Winnie-the-Pooh Essay Questions

Essay Questions

  1. 1

    What does Pooh teach us about never giving up?

    The very first time we meet Pooh, he is in the process of trying to get honey from the honeycomb at the top of the tree. Unfortunately he is not very good at climbing trees and he cannot climb up high enough. However, he does not give up and comes up with a Very Good Plan. He gets a blue balloon and then rolls in some mud to disguise himself as a black cloud. He holds onto the balloon and floats up into the tree so that he can take the honey without the bees realizing.

    It doesn't go to plan and the bees are not fooled, but Pooh does teach us a very important lesson about never giving up and always finding another way to do things.

  2. 2

    How does the author make the anthropomorphic animals in the book seem more realistic?

    The toys and animal characters in the book are made more realistic by the introduction of other completely fantastical creatures, such as the Woozle and the Heffalump.

    The Woozle is a creature that seems to scare Piglet enormously. Christopher Robin, Pooh and Piglet have been walking around in the snow when Piglet notices some big footprints and panics because he thinks they were made by a Woozle. Although the author does not go into enormous detail about the nature of a Woozle, we know it is clearly something very frightening.

    Heffalumps do not seem to be such frightening creatures because Piglet agrees to help Pooh trap one, using honey and a little pit to trap him in. Pooh eats the honey and gets stuck in the trap instead, and so they don't catch a Heffalump, and again we are not really told in any detail what one of these actually is. The important thing is that they add realism to the main characters because they are so entirely fictional; this makes the "fictional" teddy bear, piglet and other animals seem completely real.

  3. 3

    Eeyore's birthday doesn't go as planned. What lesson does it teach us nonetheless?
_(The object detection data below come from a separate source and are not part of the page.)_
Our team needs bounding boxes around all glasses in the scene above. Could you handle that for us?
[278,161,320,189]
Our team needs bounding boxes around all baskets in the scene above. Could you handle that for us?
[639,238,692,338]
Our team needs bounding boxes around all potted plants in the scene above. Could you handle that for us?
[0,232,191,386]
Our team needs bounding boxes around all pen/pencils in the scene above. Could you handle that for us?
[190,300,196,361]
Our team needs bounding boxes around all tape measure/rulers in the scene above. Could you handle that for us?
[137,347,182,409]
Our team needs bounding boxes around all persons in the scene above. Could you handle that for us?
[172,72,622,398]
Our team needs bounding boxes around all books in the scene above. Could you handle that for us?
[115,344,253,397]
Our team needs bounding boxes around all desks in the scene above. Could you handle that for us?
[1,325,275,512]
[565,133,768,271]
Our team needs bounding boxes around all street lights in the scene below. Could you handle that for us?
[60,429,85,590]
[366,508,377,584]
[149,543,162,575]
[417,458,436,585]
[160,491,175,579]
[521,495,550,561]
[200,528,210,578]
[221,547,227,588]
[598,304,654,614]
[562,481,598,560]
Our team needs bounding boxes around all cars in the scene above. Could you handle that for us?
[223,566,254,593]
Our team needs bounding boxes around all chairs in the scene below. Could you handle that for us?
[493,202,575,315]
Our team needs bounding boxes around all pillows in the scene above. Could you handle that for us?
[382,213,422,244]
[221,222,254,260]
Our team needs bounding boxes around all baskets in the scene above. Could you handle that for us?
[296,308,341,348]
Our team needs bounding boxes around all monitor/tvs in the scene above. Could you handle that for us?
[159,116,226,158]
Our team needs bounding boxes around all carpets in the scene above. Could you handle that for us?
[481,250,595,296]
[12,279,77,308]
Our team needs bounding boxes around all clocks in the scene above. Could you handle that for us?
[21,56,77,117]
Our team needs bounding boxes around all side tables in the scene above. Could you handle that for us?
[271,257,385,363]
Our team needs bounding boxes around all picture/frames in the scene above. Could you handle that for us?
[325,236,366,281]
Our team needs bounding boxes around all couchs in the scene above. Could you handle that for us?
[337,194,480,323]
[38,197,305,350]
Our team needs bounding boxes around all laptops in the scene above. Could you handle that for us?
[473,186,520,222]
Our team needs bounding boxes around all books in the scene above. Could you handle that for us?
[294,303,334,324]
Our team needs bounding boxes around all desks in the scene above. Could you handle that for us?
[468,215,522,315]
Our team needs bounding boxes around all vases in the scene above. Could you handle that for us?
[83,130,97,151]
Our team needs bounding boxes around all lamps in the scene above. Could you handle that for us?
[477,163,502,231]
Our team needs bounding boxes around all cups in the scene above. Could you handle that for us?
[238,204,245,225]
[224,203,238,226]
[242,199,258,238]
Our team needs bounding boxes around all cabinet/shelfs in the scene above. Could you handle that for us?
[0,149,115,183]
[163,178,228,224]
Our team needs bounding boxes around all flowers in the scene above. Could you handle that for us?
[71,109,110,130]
    The importance of friendship is one of the main themes of this book and the incident of Eeyore's birthday is one of the best examples of this. Eeyore is gloomy because he thinks his friends have forgotten his birthday. This naturally makes him very sad. Pooh doesn't want his friend to be sad so he buys him a jar of honey (to Pooh this is the best gift anyone could ever receive). Piglet gets him a balloon. They begin to walk to Eeyore's house but Pooh forgets himself and eats the honey, and Piglet trips up and falls on the balloon. When they arrive at Eeyore's house all they have to give him is an empty pot and the rubber that used to be a balloon. However, because it is truly the thought that counts, Eeyore is happy and decides to keep the balloon remnants in his empty pot. The lesson for the reader is that it is friends remembering us that is the important thing, not what they might give us as gifts; that friendship is the true gift in of itself.